Securing food supplies around the globe is a major challenge facing humanity, especially in light of the predicted increase in the world’s population to almost ten billion people by 2050 and the effects of climate change. Greater crop diversity in agriculture is seen as a stabilising factor for food security. Yet crop diversity alone is not sufficient. In an article for Nature, a team of researchers coordinated by the Helmholtz Centre for Environmental Research (UFZ) argue that it is also essential that crops differ in their temporal production patterns.

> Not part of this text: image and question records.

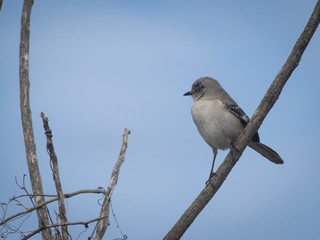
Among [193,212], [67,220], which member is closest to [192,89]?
[193,212]

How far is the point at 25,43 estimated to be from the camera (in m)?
3.99

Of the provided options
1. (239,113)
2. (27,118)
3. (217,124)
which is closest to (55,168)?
(27,118)

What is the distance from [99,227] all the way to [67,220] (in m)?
0.31

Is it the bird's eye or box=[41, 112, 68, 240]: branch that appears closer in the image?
box=[41, 112, 68, 240]: branch

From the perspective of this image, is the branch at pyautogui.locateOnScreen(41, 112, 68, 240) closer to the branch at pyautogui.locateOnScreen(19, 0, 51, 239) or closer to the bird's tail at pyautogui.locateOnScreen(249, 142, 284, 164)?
the branch at pyautogui.locateOnScreen(19, 0, 51, 239)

Crop diversity is a key factor in securing agricultural production. Having a wider variety of crops reduces the risk of total harvest failure when certain crops are affected by plant diseases and protects against poor harvests resulting from extreme weather events, such as droughts, or pest infestation. “However, asynchrony is at least equally important in securing production,” says Lukas Egli, UFZ agroecologist and first author of the study. Differences in the temporal sequence in which crops are sown and harvested on arable land or the variation in phenology, i.e. differing development over time during the vegetation period, are both examples of factors that lead to greater asynchrony. “The more heterogeneously crops are distributed in time and respond to the effects of extreme events, natural disasters and economic crises, the less the agricultural production of a country as a whole will fluctuate,” says Egli. For example, when different types of crops become ready to harvest at the same time this increases the likelihood of the entire harvest being destroyed in a storm or flood. Asynchrony prevents such total failure, for instance by varying sowing and harvesting times, growing crops with different climate and cultivation requirements and mixed cropping.

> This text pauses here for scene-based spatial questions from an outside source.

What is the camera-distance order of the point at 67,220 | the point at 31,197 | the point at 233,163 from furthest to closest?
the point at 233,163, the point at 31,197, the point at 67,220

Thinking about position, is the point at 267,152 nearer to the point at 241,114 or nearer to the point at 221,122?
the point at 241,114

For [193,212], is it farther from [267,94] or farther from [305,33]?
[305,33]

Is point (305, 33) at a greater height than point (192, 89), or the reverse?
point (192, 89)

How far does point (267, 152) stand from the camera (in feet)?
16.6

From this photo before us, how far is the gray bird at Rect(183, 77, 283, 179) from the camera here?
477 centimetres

The analysis of data from the Food and Agriculture Organization (FAO) revealed that India, Mexico and China are among the countries with a high level of production stability and asynchrony, whereas Russia, Australia and Argentina have a low level of stability and asynchrony. At present, one observes that asynchrony in agriculture is decreasing at the global level. “Globalised agricultural markets allow crop failures in one region to be compensated by trade with other regions. Trade itself is therefore a stabilising factor and could make the cultivation of a wide variety of crops with different growth patterns seem less important,” says Prof Dr Ralf Seppelt, UFZ landscape ecologist and co-author. Nevertheless, countries should give greater consideration to highly diversified and asynchronous crops than they have done in the past to make food production less vulnerable to the uncertainties of the global market.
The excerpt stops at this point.